» **O que se pede**
Transcreva sem alterações a parte do texto sobre o Brasil no G20 e a IA que começa em "A cena da IA" e termina em "futuro com a IA.".

» **Trecho do documento**

----------

Brasil no G20: 7 pontos sobre IA para diminuir dependência dos ricos
O Brasil preside o G20 desde a última sexta-feira (1º) e tem a oportunidade de impulsionar a discussão sobre Inteligência Artificial (IA) a partir de uma perspectiva do Sul Global para promover o desenvolvimento e uso de tecnologias que sejam sensíveis às diferentes realidades locais.
A cena da IA está centrada nos países ricos, especialmente nos Estados Unidos, que desenvolvem a tecnologia, e na União Europeia, que tenta regulá-la. A China corre por fora. É um dos lugares que mais produz pesquisa científica na área e vem apresentando produtos promissores, como o chatbot Ernie, da Baidu, e o modelo de linguagem de código aberto Yi, da startup 01.ai.
O resto do mundo parece assistir ao desenvolvimento de uma tecnologia poderosa que promete escrever as novas narrativas da humanidade. Há alguns meses, participei do evento de uma das empresas líderes no desenvolvimento de IA quando uma pessoa me perguntou como a sociedade global desenhava o futuro com a IA.
Respondi que as pessoas de diferentes culturas não estão participando de nada, que o futuro estava sendo desenhado por pouquíssimas empresas de EUA e China, sem muito debate nem muita participação global. Quem tem as condições necessárias para desenvolver a tecnologia dita as regras do jogo.
O boom da IA generativa ocorreu neste ano, o que criou as condições para uma concentração de poder ainda maior na mão das Big Techs. Os serviços de chatbot, como ChatGPT e Bard, são impulsionados por modelos fundacionais gigantescos que poucas empresas conseguem treinar, afinal demandam um custo computacional proibitivo para empresas brasileiras.
A alternativa então -não só no Brasil, mas quase em todos outros lugares- é usar esses modelos de IA como produto final ou como base para aplicações locais. A OpenAI, por exemplo, oferece APIs para os desenvolvedores plugarem aplicações e resolver problemas que demandam uma IA de alto desempenho. Serviços similares são disponibilizados em outras nuvens.
O uso de modelos de IA desenvolvidos por empresas estrangeiras traz vantagens para startups e empresas locais, como o acesso a um poder computacional que seria inviável. No entanto, essa dependência tecnológica pode se tornar uma fragilidade estratégica para as organizações no longo prazo e um risco para a soberania digital das nações.
Outro ponto de atenção é que esses modelos de IA não refletem a diversidade linguística e cultural de todos os locais - apesar de serem usados globalmente. Um estudo recente fez uma grande auditoria nos principais conjuntos de dados que são usados no treinamento de IA. O resultado escancara a baixíssima representatividade de regiões como a América Latina, África, Oriente Médio e alguns países da Ásia.
Esse é um problema que parece não existir quando usamos os chatbots disponíveis, porque a verborragia da máquina muitas vezes ofusca a falta de representatividade cultural dos modelos.

----------

» **Entradas listadas**
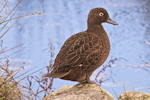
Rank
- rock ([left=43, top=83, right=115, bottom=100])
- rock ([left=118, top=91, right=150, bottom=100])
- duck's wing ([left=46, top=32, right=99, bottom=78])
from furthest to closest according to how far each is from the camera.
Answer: rock ([left=118, top=91, right=150, bottom=100]) → rock ([left=43, top=83, right=115, bottom=100]) → duck's wing ([left=46, top=32, right=99, bottom=78])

----------

» **Resposta redigida**
A cena da IA está centrada nos países ricos, especialmente nos Estados Unidos, que desenvolvem a tecnologia, e na União Europeia, que tenta regulá-la. A China corre por fora. É um dos lugares que mais produz pesquisa científica na área e vem apresentando produtos promissores, como o chatbot Ernie, da Baidu, e o modelo de linguagem de código aberto Yi, da startup 01.ai.
O resto do mundo parece assistir ao desenvolvimento de uma tecnologia poderosa que promete escrever as novas narrativas da humanidade. Há alguns meses, participei do evento de uma das empresas líderes no desenvolvimento de IA quando uma pessoa me perguntou como a sociedade global desenhava o futuro com a IA.